Brussels is seeking to move ahead with a windfall levy on European electricity companies by setting a threshold at less than half the current market rates.
In draft proposals seen by the Financial Times, the European Commission recommends that governments impose a levy on revenues generated by non-gas electricity producers when market prices exceed €200/MWh. The current spot price for electricity in Germany, the regional benchmark, is above €450/MWh. Excess revenues would be redistributed to help companies and households.
Wholesale electricity prices have rocketed because they are pegged to the price of gas, whether or not the power is produced from gas or other sources. Gas prices are roughly 10 times higher than they have been compared with averages over the past decade as a result of Russia’s supply cuts in response to western support for Ukraine.
European Commission president Ursula von der Leyen said on Wednesday that low-carbon energy producers were making “enormous revenues, revenues they never calculated, revenues they never dreamt of and revenues they cannot invest as fast”.
These “unexpected profits” should be channelled to member states to support vulnerable consumers and businesses, she said.
The windfall tax is part of a set of five measures put to member states by Brussels on Wednesday in response to the widening energy crisis.
The commission’s proposals include a mandatory reduction in peak electricity demand, a price cap on Russian gas, changes to collateral requirements for electricity companies and tweaks to state aid rules, to allow governments to bail out companies on the brink of collapse.
An official paper outlining the options published on Wednesday did not give specific figures for the level of the windfall threshold, but a senior EU official said they would be set out after an emergency meeting of energy ministers on Friday. The preliminary draft suggested that the cut to peak electricity use should be set at 5 per cent.
The Kremlin warned on Monday that supplies through the critical Nord Stream 1 pipeline would be completely halted until western sanctions were lifted. Gas imports from Russia to the EU have fallen from about 40 per cent of the bloc’s total usage last year to about 9 per cent.
Henning Gloystein, director of energy and climate at Eurasia Group, said a €200/MWh limit on non-gas power generators was “sufficiently high to achieve the intended demand reduction in Europe this winter, while giving industry and small consumers at least some assurance that costs won’t spiral up further”.
Several EU diplomats and analysts said that a blanket threshold for all non-gas producers did not account for coal producers incurring much higher costs than wind or solar power generators. The use of coal in the EU has been rising to compensate for gas cuts.
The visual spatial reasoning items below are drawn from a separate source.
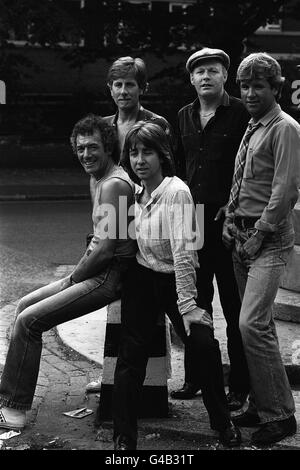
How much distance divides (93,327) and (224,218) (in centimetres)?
218

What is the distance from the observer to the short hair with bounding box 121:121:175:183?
176 inches

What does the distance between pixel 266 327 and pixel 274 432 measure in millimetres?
545

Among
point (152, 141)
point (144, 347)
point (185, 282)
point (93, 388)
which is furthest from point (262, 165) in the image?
point (93, 388)

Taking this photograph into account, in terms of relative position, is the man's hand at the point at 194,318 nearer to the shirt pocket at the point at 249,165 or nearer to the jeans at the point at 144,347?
the jeans at the point at 144,347

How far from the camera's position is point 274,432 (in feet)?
14.8

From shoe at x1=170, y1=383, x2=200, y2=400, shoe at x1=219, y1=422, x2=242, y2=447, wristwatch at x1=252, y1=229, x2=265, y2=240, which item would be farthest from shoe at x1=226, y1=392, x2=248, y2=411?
wristwatch at x1=252, y1=229, x2=265, y2=240

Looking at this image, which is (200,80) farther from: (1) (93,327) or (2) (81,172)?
(2) (81,172)

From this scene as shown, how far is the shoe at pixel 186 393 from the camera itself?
206 inches

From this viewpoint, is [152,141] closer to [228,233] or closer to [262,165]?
[262,165]

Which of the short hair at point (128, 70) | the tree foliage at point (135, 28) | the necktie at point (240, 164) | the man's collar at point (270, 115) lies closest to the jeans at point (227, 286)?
the necktie at point (240, 164)

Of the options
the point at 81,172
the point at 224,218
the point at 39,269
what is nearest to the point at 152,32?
the point at 81,172

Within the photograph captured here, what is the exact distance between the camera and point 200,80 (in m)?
4.93

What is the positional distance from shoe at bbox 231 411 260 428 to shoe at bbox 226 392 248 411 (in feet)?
0.69
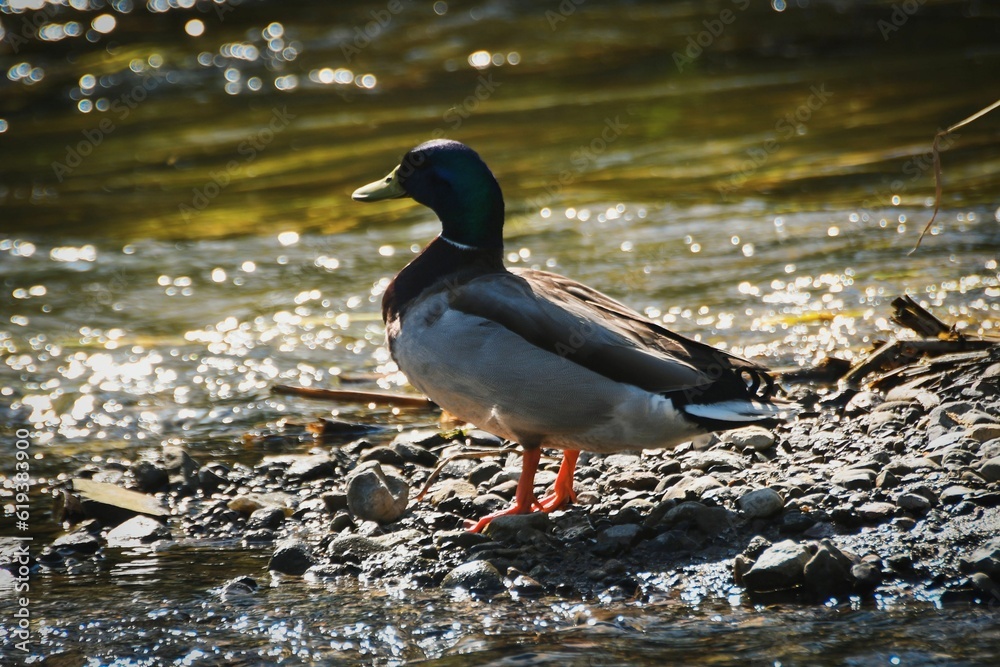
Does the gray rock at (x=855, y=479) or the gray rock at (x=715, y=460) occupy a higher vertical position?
the gray rock at (x=715, y=460)

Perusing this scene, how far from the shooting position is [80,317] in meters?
7.97

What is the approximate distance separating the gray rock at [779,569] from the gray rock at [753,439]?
1201 millimetres

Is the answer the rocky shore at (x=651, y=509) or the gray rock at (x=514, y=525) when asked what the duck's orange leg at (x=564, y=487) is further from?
the gray rock at (x=514, y=525)

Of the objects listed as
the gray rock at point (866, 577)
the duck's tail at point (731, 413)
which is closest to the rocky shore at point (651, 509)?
the gray rock at point (866, 577)

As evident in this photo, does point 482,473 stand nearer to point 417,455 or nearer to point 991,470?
point 417,455

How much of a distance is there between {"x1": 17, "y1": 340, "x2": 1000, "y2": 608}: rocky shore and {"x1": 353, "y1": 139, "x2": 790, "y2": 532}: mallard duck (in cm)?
28

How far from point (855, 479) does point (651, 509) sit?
0.73m

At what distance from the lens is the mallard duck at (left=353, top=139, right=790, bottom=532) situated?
4305mm

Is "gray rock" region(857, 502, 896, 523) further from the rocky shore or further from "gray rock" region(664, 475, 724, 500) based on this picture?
"gray rock" region(664, 475, 724, 500)

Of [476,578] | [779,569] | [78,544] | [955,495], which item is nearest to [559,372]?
[476,578]

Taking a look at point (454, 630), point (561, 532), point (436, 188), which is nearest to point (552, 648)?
point (454, 630)

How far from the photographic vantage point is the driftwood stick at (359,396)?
6.18m

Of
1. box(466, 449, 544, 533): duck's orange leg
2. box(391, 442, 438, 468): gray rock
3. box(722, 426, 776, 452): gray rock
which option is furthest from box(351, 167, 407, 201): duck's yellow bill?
box(722, 426, 776, 452): gray rock

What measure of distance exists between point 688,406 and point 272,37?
15.3m
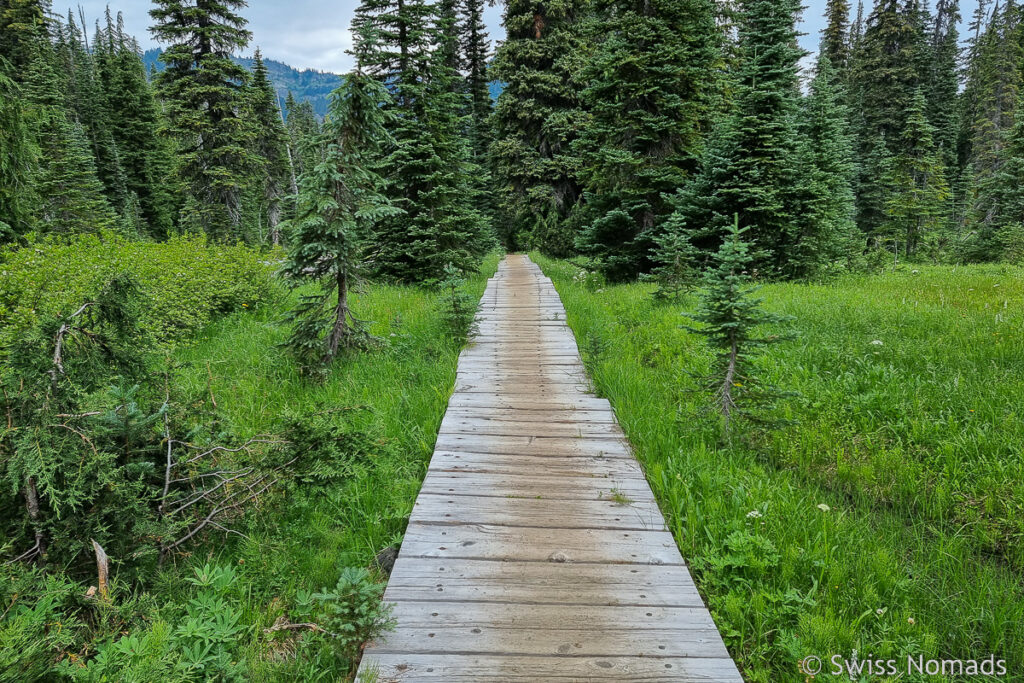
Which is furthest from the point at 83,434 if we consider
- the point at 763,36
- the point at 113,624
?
the point at 763,36

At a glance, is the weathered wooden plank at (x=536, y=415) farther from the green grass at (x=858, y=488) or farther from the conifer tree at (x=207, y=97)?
the conifer tree at (x=207, y=97)

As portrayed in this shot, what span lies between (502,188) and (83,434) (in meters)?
26.9

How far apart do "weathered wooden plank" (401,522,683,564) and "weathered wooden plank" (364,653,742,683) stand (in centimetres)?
73

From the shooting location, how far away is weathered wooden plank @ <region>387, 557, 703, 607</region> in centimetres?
275

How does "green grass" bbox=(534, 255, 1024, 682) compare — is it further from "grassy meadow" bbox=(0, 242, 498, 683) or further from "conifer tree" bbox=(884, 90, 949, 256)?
"conifer tree" bbox=(884, 90, 949, 256)

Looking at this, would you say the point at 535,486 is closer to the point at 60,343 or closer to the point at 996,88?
the point at 60,343

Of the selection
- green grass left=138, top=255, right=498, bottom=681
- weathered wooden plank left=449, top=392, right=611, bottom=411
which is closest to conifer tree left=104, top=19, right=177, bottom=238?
green grass left=138, top=255, right=498, bottom=681

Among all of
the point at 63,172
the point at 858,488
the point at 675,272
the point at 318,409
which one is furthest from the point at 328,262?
the point at 63,172

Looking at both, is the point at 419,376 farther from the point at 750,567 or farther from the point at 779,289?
the point at 779,289

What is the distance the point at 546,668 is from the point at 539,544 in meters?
0.94

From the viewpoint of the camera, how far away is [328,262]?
610cm

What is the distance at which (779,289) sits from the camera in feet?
33.0

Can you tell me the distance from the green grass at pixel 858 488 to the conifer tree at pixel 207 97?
21317 millimetres

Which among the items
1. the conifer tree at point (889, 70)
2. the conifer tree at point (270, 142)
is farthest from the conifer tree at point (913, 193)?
the conifer tree at point (270, 142)
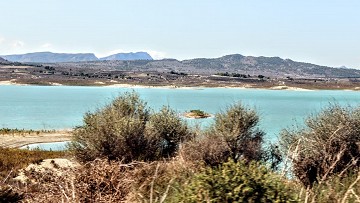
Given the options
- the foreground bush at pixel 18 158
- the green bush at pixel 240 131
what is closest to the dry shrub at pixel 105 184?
the green bush at pixel 240 131

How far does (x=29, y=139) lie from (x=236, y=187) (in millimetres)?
45481

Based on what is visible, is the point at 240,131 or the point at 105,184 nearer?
the point at 105,184

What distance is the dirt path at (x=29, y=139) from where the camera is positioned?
45819mm

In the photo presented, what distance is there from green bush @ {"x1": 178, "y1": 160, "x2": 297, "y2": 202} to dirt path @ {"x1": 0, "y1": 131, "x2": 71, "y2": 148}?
40196 mm

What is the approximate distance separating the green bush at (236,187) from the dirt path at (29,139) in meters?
40.2

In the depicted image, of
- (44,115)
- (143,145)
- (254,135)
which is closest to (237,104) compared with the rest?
(254,135)

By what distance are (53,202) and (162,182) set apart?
232cm

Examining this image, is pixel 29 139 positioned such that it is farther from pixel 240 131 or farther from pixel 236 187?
pixel 236 187

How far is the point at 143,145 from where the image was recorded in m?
26.7

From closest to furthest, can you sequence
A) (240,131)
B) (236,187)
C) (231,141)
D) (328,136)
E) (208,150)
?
(236,187) < (328,136) < (208,150) < (231,141) < (240,131)

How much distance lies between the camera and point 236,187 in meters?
7.02

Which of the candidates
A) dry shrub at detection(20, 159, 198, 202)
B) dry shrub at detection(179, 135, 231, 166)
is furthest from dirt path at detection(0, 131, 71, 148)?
dry shrub at detection(20, 159, 198, 202)

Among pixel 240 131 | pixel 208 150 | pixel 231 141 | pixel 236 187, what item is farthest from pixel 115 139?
pixel 236 187

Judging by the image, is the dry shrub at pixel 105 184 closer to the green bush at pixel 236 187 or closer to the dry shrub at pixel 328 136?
the green bush at pixel 236 187
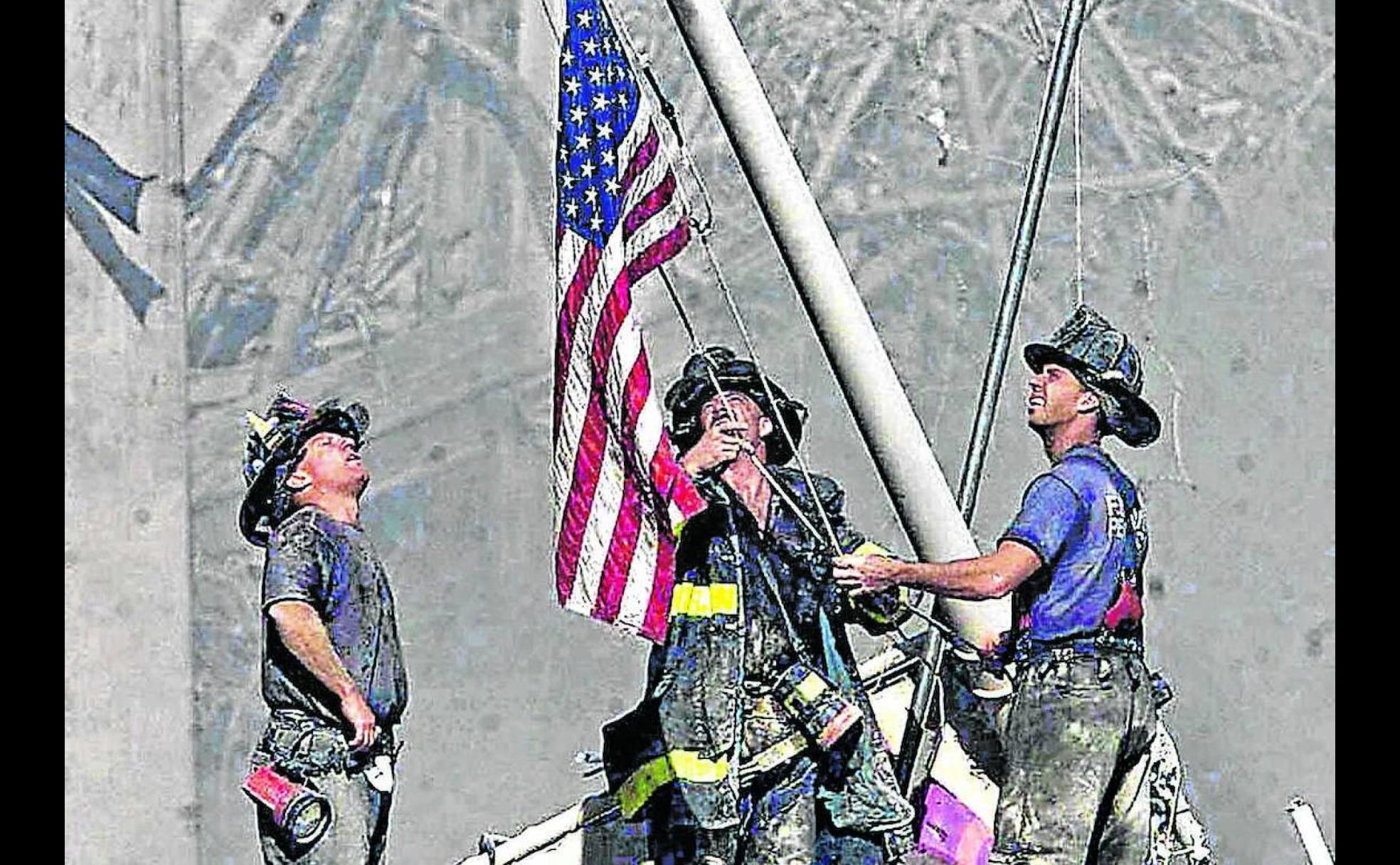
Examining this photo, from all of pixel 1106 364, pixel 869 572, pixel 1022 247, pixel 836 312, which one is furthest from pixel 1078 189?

Brussels has also set out a proposal for a “solidarity contribution” from fossil fuel producers that would be calculated at a national level from the energy majors’ profits.
The commission has been keen to avoid calling any of the proposed measures taxes. EU-wide tax legislation requires unanimous agreement between member states.
Proposals will be discussed by diplomats from the EU’s 27 member states on Wednesday before the energy ministers’ meeting on Friday.
Von der Leyen said the EU faced “tough times and they are not over soon”, and that any measures taken should be implemented “as quickly as possible”.
EU capitals are generally in favour of plans to encourage reductions in demand as the fastest way to tackle the crisis but are split on how to address spiralling energy prices.
One senior EU diplomat said the commission’s plan had been “well met” by member states but that there were significant differences over the details. Several, including Poland, Greece and Italy, oppose a specific price cap on Russian gas, fearing Moscow will make further supply cuts.
Other nations such as Spain and Austria have called for a separation of gas and electricity markets — something the commission has said it is considering in the long term.
EU officials said the measures proposed on Wednesday would be for a limited time, to be agreed with EU capitals.